For a number of years now, nearly a decade, I’ve been saving files for backup and archival on to optical media. In the early 2000’s, I was using CD-Rs as my primary backup media and more recently, I’ve been using DVD-Rs. In recent years, I’ve mostly been concerned with archiving my photos. With two little ones at home, I tend to take a lot of pictures, and I’d like to keep those around.
In fact, just the other day, I came across a backup CD from 2000. The label was something descriptive like, August 2000 Backup, so I put it in my MacBook and it loaded right up. By the way, lots of useless crap on that CD. I have no idea why I thought I needed to archive that stuff… But at least the CD was still in good working order. Good news, right?
Not so fast my friends…
I was reading through some threads this morning on a Mac that were talking about interesting ways to create contact sheets for DVDs that contain lots of archived photos. One of the comments pointed to a New York Times blog about the shelf life of optical media, stating that many low end DVDs have a shelf life of less than 5 years. Yikes!
Now, in my mind, the New York Times doesn’t have the best record when it comes to the telling the whole story, or in some cases, the truth at all… So I set out to do a bit research to see just how long I could expect my newly imprinted DVDs to last.
The US Government has some interesting information about using optical media to temporarily store data. There are several links at the bottom of that FAQ that are also worth while.
One of the studies, Using CDs for Data Storage, is definitely worth while. It only talks about compact discs, but it is somewhat reassuring.
According to the National Media Laboratory’s findings, CDs could be relied on for data storage for at least five years, and that the best quality CDs could provide reliable data storage for at least 50 years.

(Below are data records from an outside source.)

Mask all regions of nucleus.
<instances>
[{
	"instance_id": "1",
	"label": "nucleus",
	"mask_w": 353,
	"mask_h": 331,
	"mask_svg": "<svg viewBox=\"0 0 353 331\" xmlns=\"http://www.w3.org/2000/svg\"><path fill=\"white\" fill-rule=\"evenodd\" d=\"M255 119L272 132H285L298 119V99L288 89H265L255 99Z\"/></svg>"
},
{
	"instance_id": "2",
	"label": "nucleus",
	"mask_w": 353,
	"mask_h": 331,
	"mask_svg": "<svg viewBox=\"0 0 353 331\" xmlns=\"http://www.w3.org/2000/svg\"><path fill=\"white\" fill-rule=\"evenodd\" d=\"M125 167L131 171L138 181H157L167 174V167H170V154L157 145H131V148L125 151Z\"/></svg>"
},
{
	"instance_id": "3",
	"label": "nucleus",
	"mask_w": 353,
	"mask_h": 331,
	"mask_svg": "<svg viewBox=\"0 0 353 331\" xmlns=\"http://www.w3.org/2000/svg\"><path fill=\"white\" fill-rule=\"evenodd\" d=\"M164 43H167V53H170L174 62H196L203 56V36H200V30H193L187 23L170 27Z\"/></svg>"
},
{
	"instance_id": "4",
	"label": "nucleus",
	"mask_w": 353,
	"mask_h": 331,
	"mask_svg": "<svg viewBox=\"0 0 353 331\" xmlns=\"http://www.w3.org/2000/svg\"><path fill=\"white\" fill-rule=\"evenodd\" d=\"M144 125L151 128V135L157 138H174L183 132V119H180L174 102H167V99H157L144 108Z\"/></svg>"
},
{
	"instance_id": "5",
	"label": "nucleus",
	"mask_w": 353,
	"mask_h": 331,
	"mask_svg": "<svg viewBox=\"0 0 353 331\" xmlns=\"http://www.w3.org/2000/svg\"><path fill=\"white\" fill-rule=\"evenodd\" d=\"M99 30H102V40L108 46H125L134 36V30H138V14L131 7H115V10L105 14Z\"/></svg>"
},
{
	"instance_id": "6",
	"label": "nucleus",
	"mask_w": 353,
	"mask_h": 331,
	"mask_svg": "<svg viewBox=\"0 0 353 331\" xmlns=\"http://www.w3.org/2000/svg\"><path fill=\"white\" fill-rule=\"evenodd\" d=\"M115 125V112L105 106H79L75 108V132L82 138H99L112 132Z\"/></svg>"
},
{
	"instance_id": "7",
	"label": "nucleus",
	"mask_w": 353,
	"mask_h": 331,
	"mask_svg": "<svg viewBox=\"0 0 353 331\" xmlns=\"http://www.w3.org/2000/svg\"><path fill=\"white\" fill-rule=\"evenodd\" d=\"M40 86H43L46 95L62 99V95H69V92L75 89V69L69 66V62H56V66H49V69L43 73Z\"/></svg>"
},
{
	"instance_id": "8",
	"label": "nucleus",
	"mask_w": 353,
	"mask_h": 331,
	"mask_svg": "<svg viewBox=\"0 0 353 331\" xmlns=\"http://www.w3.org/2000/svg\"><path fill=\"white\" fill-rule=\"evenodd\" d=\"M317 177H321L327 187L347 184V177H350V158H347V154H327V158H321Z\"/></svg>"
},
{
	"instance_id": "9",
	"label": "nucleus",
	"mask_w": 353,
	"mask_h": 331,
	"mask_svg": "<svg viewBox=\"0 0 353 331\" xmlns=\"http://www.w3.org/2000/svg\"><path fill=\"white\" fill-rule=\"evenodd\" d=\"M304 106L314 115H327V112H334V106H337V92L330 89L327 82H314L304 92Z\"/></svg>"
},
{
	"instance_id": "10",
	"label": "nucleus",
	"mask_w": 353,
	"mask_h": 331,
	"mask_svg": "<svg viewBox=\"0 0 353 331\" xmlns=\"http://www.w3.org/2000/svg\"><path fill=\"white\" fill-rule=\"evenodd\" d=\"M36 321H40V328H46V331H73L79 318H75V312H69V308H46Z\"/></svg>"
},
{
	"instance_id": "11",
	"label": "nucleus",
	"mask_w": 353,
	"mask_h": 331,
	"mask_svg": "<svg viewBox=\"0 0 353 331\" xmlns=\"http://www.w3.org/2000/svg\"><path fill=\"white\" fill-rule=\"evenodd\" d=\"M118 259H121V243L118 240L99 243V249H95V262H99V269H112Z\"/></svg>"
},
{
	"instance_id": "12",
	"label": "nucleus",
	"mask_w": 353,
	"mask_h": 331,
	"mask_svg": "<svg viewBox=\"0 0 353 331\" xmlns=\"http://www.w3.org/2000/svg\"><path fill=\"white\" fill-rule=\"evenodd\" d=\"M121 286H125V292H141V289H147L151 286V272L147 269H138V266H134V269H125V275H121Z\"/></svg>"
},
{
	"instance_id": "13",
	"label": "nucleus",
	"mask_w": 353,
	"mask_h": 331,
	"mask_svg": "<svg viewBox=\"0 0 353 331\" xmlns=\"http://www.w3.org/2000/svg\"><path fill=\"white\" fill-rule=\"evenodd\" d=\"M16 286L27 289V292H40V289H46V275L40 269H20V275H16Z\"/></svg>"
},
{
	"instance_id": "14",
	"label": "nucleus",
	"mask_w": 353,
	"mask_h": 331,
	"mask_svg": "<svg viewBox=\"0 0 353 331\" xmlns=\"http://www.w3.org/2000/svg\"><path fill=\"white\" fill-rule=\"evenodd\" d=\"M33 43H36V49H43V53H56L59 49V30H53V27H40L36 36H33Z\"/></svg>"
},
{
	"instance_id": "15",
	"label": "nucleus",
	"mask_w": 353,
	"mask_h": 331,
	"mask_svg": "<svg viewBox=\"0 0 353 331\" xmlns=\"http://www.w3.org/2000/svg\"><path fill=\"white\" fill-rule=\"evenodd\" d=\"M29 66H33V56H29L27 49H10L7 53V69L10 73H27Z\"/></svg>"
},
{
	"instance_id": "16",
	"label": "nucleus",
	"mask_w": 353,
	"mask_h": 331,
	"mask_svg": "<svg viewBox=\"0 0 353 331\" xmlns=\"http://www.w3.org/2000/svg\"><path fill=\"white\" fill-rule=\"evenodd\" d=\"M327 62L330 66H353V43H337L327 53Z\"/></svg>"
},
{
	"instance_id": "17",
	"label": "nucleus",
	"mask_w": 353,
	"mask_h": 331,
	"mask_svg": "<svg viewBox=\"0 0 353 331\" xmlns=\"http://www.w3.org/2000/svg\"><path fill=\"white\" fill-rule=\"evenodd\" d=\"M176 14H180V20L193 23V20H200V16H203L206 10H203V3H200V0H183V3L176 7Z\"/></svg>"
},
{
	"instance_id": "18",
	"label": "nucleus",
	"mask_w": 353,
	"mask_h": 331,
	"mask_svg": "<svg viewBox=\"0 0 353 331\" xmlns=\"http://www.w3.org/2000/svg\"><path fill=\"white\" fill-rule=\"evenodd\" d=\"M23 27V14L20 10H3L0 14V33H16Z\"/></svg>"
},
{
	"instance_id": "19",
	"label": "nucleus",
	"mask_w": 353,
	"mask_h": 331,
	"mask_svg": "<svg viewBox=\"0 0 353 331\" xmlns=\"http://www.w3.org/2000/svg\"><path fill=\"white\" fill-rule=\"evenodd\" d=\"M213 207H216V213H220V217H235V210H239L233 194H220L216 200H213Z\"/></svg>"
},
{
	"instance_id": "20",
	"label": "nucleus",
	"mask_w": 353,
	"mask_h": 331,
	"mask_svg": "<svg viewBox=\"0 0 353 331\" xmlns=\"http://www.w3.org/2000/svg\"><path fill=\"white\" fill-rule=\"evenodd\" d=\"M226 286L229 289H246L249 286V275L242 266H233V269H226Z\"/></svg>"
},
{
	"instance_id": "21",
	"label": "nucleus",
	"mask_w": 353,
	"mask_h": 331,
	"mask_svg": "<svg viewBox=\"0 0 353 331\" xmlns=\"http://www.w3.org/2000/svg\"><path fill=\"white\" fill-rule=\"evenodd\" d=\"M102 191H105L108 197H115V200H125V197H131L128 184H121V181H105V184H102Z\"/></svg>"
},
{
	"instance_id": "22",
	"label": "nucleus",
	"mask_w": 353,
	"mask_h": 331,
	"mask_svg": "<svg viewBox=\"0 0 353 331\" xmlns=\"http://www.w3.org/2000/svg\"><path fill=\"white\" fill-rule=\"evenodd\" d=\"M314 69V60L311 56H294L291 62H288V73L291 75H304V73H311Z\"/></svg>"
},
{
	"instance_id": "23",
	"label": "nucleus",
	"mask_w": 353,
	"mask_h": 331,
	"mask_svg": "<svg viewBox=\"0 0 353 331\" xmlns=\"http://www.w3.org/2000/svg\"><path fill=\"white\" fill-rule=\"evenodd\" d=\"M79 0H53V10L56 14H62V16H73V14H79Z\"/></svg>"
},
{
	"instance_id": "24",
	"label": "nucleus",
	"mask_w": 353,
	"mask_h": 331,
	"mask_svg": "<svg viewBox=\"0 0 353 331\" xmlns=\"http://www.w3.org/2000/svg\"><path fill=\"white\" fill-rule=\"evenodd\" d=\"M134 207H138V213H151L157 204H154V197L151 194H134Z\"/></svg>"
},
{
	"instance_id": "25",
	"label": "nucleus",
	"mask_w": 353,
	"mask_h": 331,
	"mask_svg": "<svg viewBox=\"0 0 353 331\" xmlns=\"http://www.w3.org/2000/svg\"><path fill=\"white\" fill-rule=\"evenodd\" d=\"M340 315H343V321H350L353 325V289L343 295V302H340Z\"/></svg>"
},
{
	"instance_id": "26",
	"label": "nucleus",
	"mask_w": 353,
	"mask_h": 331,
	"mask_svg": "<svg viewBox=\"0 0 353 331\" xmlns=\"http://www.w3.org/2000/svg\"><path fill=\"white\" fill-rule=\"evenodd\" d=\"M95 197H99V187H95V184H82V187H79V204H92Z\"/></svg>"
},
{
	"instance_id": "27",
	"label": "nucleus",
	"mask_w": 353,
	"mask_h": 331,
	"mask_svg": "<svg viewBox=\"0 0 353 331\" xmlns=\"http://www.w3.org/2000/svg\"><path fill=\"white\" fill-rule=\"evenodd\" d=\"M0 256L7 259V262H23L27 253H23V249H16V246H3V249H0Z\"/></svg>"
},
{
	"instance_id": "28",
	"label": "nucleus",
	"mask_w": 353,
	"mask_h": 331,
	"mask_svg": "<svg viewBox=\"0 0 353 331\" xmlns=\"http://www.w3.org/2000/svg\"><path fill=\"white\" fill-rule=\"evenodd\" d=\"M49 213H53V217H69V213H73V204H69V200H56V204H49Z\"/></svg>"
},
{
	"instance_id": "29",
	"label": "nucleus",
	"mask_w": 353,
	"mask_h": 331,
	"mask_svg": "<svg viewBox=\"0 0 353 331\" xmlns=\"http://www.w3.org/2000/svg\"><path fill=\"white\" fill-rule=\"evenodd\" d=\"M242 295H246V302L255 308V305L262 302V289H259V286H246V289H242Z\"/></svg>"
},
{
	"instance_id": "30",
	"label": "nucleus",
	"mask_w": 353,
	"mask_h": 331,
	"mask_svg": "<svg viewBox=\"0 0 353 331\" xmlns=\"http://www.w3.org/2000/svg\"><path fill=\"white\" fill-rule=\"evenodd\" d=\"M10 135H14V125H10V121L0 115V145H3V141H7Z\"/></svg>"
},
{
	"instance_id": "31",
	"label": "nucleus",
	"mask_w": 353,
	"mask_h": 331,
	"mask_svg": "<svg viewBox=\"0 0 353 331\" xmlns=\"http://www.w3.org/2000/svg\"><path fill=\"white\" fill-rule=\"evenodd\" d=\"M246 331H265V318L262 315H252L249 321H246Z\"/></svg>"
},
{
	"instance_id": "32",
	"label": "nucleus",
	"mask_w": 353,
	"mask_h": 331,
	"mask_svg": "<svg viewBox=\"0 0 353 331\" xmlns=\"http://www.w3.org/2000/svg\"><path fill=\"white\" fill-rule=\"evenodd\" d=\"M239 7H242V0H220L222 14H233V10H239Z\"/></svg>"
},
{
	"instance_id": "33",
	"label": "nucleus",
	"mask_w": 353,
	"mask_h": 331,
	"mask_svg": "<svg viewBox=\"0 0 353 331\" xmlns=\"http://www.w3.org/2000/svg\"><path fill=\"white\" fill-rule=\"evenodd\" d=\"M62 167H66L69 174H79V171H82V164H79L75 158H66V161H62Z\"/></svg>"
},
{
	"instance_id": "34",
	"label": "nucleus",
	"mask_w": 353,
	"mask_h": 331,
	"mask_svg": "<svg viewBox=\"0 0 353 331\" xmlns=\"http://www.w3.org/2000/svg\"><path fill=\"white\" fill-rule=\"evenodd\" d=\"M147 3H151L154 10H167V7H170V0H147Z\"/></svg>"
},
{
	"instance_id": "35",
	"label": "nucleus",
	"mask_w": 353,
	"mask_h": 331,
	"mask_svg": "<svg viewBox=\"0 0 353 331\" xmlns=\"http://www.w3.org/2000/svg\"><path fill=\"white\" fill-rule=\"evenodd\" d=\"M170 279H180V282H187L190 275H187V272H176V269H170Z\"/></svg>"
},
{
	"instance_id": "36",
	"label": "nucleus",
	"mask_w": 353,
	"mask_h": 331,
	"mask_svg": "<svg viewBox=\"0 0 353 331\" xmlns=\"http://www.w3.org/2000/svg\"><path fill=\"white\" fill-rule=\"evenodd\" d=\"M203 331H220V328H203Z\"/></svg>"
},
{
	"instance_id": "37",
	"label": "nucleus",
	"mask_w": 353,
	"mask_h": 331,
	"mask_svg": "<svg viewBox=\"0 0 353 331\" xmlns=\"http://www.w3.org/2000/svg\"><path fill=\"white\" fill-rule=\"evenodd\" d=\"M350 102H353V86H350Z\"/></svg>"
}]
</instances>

That’s better news… At least for the useless crap I backed-up to CD back in the day. The study above doesn’t talk about DVDs and that’s what we’re all using today, so the search continued.
Seeing how Wikipedia is the destination for all knowledge today, I decided to poke around there to see what I could find. At last, something reassuring about all those DVDs filled with family pictures.
Per Wikipedia (link):
According to the Optical Storage Technology Association (OSTA), “manufacturers claim life spans ranging from 30 to 100 years for DVD, DVD-R and DVD+R discs and up to 30 years for DVD-RW, DVD+RW and DVD-RAM”, although a manufacturer of 24-karat gold-based DVDs claims lifespans of up to 300 years.
The life span of a written disc depends upon a number of factors including such things as the intrinsic properties of the materials used in the disc’s construction, the quality of its manufacture, how well it is recorded and the way it has been handled and stored.
In plain English, I read that as, “the life span of your DVD depends”, or “we really don’t want to commit to a specific time frame”, but thank you for buying…
I was talking with Jim while I was doing the research to write this up. He had a great idea for extending the life of your DVD media.
Store the DVD in a jewel case, then use one of those vacuum packed food storage bags to hold the jewel cases.
Yeah, I’ll get right on that.
You know, I learned something today.
- Take good care of the optical media you use.
- Buy high quality DVDs and/or CDs (stop buying the $4 for 100 CD spindles!)
- Disc Rot is a thing of the past (proof)
- Properly handled DVDs should last at least 5 years and likely much longer than that.
- No solution lasts forever… You’re going to have to move those archives to some new media at some point.